- STATED GOAL
Copy out everything from the line containing "What distance separates" down to the line containing "17.4 metres", keeping every line in that span and raising each distance given in the answers by 81.
## begin
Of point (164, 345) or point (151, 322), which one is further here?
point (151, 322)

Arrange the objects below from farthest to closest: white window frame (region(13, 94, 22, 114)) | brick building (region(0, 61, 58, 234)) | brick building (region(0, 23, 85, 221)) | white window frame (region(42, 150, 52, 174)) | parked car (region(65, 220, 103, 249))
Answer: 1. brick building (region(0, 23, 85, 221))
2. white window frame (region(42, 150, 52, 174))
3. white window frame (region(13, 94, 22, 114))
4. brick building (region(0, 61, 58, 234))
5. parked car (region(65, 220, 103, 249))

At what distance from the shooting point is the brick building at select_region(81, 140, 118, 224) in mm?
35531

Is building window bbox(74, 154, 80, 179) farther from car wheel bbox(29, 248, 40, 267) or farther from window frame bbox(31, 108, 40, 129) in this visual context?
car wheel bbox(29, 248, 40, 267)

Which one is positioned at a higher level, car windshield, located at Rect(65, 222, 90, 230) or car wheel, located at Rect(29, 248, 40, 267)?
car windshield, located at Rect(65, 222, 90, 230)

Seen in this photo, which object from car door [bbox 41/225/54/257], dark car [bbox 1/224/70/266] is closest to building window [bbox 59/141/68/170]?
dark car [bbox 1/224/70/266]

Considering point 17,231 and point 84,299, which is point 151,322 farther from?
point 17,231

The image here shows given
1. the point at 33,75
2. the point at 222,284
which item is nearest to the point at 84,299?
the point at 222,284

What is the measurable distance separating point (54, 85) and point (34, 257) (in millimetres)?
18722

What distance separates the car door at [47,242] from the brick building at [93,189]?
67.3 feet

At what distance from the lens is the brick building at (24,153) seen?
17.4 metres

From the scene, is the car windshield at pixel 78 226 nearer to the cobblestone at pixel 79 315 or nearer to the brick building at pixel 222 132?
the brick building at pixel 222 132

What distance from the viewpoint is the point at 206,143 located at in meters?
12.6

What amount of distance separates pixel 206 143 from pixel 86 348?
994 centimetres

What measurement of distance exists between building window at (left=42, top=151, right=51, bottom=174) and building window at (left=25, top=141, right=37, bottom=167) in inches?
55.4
## end
- THE RESULT
What distance separates the car door at [47,242] from the brick building at [93,189]?
148.3 feet

At what distance from the lens is the brick building at (24,153) seen?
98.4 metres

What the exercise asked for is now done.